Aussitôt après son mariage, Joubert s’était retiré à Villeneuve, dans la famille de sa femme. Par un heureux hasard, la tourmente révolutionnaire devait épargner cette petite ville, et les nouveaux époux purent y passer des jours relativement paisibles. Un fils leur naissait l’année suivante, qui ne devait pas remplir toutes les espérances qu’il avait d’abord fait concevoir : son caractère bizarre, son apathie morale firent souvent dans la suite le désespoir de son père. Celui-ci commença par goûter vivement son nouveau bonheur. Il écrivait dans son Journal à l’occasion de cette naissance : « Après tant de craintes si heureusement démenties, je me suis dit : Réjouis-toi ; j’ai gardé la maison et me suis promené dans le petit jardin pour me recueillir dans la joie. »

Problème 1:
D'après le passage sur Joubert, où s'est-il installé juste après son mariage ?
Problème 2:
Écrivez la suite du passage sur Joubert, en reprenant après sa dernière phrase.
Les données ne jouent aucun rôle ici.

Données recueillies:
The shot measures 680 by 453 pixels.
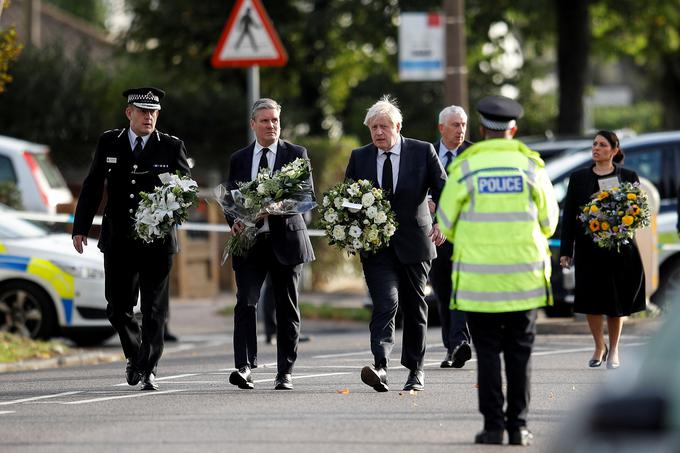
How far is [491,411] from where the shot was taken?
25.5 ft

Réponse 1:
À Villeneuve, dans la famille de sa femme.

Réponse 2:
Ce fut vers le même temps que Joubert contracta la première, et peut-être la plus profonde de ces amitiés féminines qui ont été la parure, la joie innocente, la constante et tendre habitude des trente dernières années de sa vie. Dans le courant de 1794, on vint arrêter, aux environs de Villeneuve, deux nobles familles qui s’y étaient réfugiées, celle de M. de Sérilly et celle de M. de Montmorin : Mme de Beaumont[1], la fille de M. de

  1. Voyez sur la Comtesse Pauline de Beaumont le livre d’A. Bardoux (Paris, Calmann-Lévy, 1884), qui a d’abord paru ici même, le pénétrant article de M. Paul Bourget dans ses Études et Portraits, et le joli livre tout récent de M. André Beaunier, Trois amies de Chateaubriand (Fasquelle).